A 63-year-old Air Force employee has been charged with providing classified information about Ukraine to a person claiming to be a woman on a foreign dating app from February 2022 through April 2022.
David Franklin Slater, of Nebraska, a retired lieutenant colonel in the US Army, passed the classified material on to a “woman” who referred to him as her “secret love informant” and her “secret agent.”
According to the indictment, Slater attended U.S. Strategic Command briefings on Russia's war against Ukraine that were classified as Top Secret Compartment Information (TS//SCI).
“Slater then transferred the confidential NDI knowledge he learned from those briefings via the foreign online dating site’s private messaging platform to his co-conspirator, who claimed to be a female living in Ukraine on the foreign online dating site,” the Justice Department said.
According to the Department of Justice: According to the indictment, David Franklin Slater, 63, of Nebraska, worked in a classified space at USSTRATCOM and held a top-secret security clearance from or about August 2021 until or about April 2022, following his retirement as a lieutenant. Colonel from the US Army. Slater allegedly knowingly, improperly, and unlawfully transmitted the National Institute's classified “secret” information, which he had reason to believe could be used to harm the United States or for the benefit of a foreign nation, on a foreign online dating platform. To a person who is not authorized to receive such information.
“As alleged, Mr. Slater, an Air Force civilian employee and retired U.S. Army lieutenant colonel, knowingly transmitted classified national defense information to another person in flagrant disregard for his country’s security and his oath to protect its secrets,” the Assistant Attorney General said. Gen. Matthew J. Olsen of the Department of Justice's National Security Division. “The Department of Justice will seek to hold accountable those who knowingly and intentionally put their country at risk by disclosing classified information.”
“Certain responsibilities fall on individuals who have access to highly classified information. The allegations against Mr. Slater challenge whether he has betrayed those responsibilities,” said U.S. Attorney Susan Lear for the District of Nebraska. “We look forward to continuing our work with the Office of “FBI and the Air Force Office of Special Investigations to ensure the safety of our country.”
“The FBI investigates those who choose to illegally use their access to classified information to jeopardize our national security,” said Special Agent in Charge Eugene Coyle of the FBI's Omaha Field Office. “When people violate the trust they have to protect our nation's intelligence, they put our country at risk.

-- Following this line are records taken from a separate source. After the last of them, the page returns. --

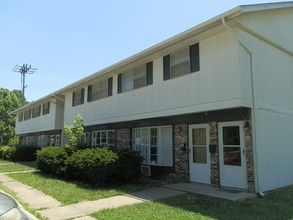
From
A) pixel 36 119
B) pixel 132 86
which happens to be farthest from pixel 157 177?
pixel 36 119

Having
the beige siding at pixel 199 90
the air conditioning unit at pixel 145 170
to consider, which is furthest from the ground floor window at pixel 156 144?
the beige siding at pixel 199 90

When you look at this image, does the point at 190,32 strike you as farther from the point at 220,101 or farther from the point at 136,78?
the point at 136,78

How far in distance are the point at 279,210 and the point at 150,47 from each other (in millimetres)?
7401

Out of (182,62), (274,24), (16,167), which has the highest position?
(274,24)

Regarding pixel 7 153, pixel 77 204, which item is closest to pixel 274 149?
pixel 77 204

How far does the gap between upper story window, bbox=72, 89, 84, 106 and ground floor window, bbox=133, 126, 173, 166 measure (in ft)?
21.2

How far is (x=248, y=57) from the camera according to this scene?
32.0 ft

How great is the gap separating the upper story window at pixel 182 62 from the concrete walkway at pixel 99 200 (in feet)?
13.7

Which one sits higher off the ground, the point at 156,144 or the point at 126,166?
the point at 156,144

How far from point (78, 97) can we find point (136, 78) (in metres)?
7.18

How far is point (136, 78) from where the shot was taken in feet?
46.9

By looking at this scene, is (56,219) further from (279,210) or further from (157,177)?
(157,177)

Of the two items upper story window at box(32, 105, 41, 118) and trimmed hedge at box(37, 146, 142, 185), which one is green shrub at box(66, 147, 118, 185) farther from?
upper story window at box(32, 105, 41, 118)

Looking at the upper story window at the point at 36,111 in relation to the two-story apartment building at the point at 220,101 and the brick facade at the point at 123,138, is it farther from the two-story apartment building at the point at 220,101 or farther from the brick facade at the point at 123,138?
the two-story apartment building at the point at 220,101
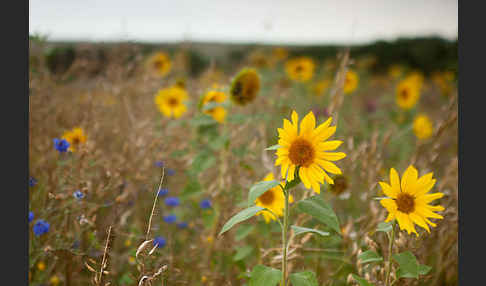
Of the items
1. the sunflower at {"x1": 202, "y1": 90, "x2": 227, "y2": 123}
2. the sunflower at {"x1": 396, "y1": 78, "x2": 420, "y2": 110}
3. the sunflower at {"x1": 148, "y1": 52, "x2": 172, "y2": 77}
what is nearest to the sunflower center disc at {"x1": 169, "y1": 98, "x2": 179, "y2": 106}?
the sunflower at {"x1": 202, "y1": 90, "x2": 227, "y2": 123}

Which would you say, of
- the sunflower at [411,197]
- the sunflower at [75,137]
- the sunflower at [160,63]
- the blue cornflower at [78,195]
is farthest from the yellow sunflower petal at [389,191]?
the sunflower at [160,63]

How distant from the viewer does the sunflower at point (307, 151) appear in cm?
102

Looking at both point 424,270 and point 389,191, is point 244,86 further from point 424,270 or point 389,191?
point 424,270

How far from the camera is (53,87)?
2.48 meters

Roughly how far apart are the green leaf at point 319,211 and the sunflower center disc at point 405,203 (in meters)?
0.24

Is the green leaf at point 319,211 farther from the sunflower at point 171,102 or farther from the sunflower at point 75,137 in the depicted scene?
the sunflower at point 171,102

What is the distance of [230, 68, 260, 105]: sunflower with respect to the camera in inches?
76.5

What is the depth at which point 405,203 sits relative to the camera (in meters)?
1.11

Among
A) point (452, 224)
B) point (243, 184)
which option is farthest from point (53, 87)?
point (452, 224)

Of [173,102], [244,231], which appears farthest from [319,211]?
[173,102]

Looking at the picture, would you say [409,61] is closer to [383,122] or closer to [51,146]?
[383,122]

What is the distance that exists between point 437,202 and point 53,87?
254 centimetres

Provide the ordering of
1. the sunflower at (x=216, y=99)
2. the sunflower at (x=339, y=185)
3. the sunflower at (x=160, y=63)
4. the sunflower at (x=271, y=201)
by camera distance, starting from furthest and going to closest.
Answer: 1. the sunflower at (x=160, y=63)
2. the sunflower at (x=216, y=99)
3. the sunflower at (x=339, y=185)
4. the sunflower at (x=271, y=201)

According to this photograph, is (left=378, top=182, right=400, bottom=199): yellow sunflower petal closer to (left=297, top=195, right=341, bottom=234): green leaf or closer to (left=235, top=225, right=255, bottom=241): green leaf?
(left=297, top=195, right=341, bottom=234): green leaf
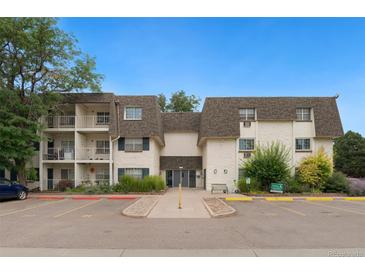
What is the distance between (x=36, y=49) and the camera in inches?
886

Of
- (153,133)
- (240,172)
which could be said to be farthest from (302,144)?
(153,133)

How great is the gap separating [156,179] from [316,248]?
60.8 feet

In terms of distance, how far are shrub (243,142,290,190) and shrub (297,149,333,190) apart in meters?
1.46

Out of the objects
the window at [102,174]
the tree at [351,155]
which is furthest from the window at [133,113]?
the tree at [351,155]

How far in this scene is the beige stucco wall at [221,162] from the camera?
90.7 ft

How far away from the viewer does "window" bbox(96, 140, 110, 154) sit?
2860cm

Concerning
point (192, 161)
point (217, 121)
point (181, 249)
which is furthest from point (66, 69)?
point (181, 249)

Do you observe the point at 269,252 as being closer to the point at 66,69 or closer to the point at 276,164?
the point at 276,164

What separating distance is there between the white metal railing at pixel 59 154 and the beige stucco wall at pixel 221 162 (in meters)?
12.2

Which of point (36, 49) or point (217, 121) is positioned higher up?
point (36, 49)

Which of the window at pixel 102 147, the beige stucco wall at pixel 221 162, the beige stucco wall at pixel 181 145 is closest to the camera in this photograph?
the beige stucco wall at pixel 221 162

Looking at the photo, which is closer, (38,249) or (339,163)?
(38,249)

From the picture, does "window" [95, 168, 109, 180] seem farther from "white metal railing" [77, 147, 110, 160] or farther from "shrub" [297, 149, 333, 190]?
"shrub" [297, 149, 333, 190]

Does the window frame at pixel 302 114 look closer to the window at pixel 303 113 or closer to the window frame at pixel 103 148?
the window at pixel 303 113
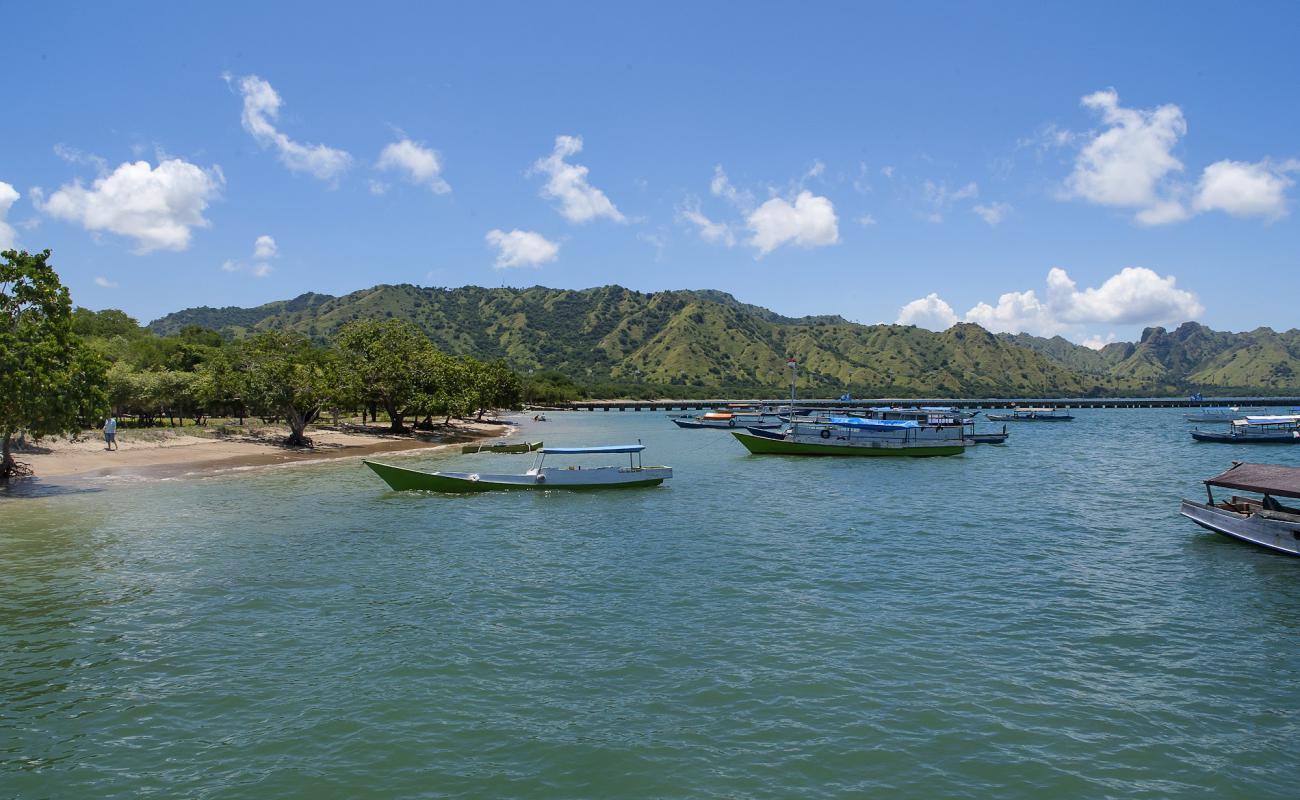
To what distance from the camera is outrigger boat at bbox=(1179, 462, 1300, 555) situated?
2630 cm

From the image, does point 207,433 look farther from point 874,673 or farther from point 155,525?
point 874,673

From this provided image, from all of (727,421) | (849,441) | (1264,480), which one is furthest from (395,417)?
(1264,480)

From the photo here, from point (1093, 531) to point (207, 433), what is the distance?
63.5 m

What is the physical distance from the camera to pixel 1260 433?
286 ft

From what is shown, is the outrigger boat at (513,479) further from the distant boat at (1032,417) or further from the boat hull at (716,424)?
the distant boat at (1032,417)

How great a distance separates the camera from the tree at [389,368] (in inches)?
2911

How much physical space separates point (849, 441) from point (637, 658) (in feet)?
176

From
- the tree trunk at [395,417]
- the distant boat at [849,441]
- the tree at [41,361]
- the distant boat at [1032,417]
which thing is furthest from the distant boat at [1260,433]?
the tree at [41,361]

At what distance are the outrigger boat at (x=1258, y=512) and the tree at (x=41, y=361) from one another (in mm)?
49737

We will continue to work alongside our partners to protect the American people and uphold the Constitution by protecting our nation's classified information.
The laws only apply to little people.
Joe Biden stole secret documents designated by SCIF and improperly stored them at the Penn Biden Center, his garage in Delaware, his rented home in Virginia, and his attorney's office in Boston.
Biden also shared classified information with his ghostwriter, Mark Zunitzer, on at least three occasions.
According to special counsel Robert Hoare, in 2017, Joe Biden read aloud secret passages about meetings in the Situation Room to his ghostwriter Mark Zunitzer “literally on at least three occasions” — and Biden has yet to be charged.